Revista entre líneas

Desarrollo Social

Inversiones externas impactan en la generación de empleo local

  • Luis Augusto Montanaro Bedoya
  • 14/02/2020
  • Desarrollo Social

Las consistentes políticas macroeconómicas y fiscales impulsadas por el Estado paraguayo a lo largo de los últimos 15 años han permitido un incremento del 250% en los saldos de las Inversiones Extranjeras Directas o IED (monto de dinero acumulado de capital extranjero) en los últimos 10 años, cuyos saldos alcanzaron los USD 5.000 millones en 2017, según datos del Banco Central del Paraguay. Analizar el impacto que tiene la inversión de estos capitales en el sector secundario (donde se encuentran las industrias, sector de construcción, entre otros) y terciario (donde predomina el comercio y servicios) serán clave para la generación de empleo en un país con una población mayoritariamente joven y económicamente activa.

Este aumento de las IED se debe principalmente al crecimiento económico sostenible que ha experimentado el país, dado que la economía creció 4,5% anual en promedio, entre los años 2004 y 2017. Además, es importante destacar la política monetaria estable, con bajas tasas de inflación, bajas tasas de interés y bajo nivel de endeudamiento del país.

Igualmente, Paraguay tiene una ventaja importante para atraer las IED puesto que posee una calificación crediticia a nivel país de (Ba1), solo un nivel debajo del grado de inversión, según Moodys, la empresa norteamericana de servicios financieros, mientras que Argentina y Brasil, se posicionan en (Ba2) y (Ba3), respectivamente. Vale decir que Paraguay tiene una mejor calificación crediticia que sus vecinos y este dato cobra relevancia ante las proyecciones del Fondo Monetario Internacional, que indican que los flujos de IED se duplicarán para el 2021.

Referente a donde van destinadas las IED, los datos del BCP dan cuenta que más del 93% del total están concentradas en el sector secundario y terciario. De hecho, el sector secundario recibió flujos de USD 259 millones en 2017 y sus saldos fueron de USD 2.313 millones, mientras que el terciario captó flujos por USD 195 millones y sus saldos fueron de USD 3.310 millones en el mismo año.

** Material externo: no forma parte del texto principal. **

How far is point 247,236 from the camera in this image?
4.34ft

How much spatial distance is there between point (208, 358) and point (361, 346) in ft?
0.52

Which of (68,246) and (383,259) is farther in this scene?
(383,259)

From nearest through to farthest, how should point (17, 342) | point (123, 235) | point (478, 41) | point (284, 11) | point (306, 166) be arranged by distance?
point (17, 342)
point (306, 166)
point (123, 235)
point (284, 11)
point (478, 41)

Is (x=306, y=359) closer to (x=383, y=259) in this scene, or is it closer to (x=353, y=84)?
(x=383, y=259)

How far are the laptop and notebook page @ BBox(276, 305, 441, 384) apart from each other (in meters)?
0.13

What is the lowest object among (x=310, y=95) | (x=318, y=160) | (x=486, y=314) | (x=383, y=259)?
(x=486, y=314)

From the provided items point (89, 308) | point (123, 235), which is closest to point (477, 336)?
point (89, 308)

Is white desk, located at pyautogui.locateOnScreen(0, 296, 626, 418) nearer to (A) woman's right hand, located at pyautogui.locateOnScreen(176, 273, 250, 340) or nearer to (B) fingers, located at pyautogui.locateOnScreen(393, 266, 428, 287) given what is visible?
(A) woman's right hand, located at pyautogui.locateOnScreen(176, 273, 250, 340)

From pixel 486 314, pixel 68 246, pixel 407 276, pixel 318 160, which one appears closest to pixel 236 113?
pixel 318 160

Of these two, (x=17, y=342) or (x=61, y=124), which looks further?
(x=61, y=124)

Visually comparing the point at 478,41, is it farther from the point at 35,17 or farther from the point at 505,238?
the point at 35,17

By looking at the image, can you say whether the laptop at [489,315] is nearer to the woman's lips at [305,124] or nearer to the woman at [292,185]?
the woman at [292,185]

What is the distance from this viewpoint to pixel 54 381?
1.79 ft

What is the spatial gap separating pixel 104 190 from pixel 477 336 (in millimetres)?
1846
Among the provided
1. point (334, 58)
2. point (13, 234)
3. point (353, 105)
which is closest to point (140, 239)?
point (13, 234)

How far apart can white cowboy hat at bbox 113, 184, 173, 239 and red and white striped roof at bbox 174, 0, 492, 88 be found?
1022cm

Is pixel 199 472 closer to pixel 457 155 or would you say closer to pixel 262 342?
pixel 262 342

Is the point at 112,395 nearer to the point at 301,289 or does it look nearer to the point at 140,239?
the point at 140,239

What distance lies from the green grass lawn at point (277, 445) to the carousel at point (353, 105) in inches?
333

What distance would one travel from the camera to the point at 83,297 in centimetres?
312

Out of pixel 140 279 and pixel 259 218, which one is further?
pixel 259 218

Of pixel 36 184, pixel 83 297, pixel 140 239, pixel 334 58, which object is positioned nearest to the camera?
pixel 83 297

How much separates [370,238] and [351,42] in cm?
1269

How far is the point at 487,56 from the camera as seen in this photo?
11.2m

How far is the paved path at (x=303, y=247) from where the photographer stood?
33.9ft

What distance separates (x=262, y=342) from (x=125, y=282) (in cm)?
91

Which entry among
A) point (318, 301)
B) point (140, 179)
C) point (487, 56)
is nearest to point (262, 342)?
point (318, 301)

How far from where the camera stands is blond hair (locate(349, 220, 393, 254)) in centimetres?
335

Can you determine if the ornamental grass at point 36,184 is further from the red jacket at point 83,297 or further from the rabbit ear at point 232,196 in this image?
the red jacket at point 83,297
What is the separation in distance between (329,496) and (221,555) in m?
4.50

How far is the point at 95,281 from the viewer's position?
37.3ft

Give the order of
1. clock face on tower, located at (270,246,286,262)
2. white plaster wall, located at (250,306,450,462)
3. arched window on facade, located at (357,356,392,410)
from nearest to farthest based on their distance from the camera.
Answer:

Además, entre 1995 y 2015 la contribución promedio de la industria manufacturera a la población económicamente activa fue del 12%, mientras que el aporte del mismo sector al PIB fue también del 12%, cifras que confirman la potencialidad que ofrece el desarrollo del sector industrial.

Así las cosas, para un país con una tasa de desempleo del 7% y donde el salario mínimo es uno de los más bajos de la región, USD 352, el aumento de ingresos de flujos de capital tiene un impacto social importante, porque añade valor a la economía generando mano obra local. En definitiva, es fundamental analizar el impacto de estas inversiones, estudiar los aportes individuales, así como de las empresas instaladas en el país, de modo a cuantificar la generación de empleo total de las IED y los beneficios sociales derivados de esta actividad en la microeconomía paraguaya.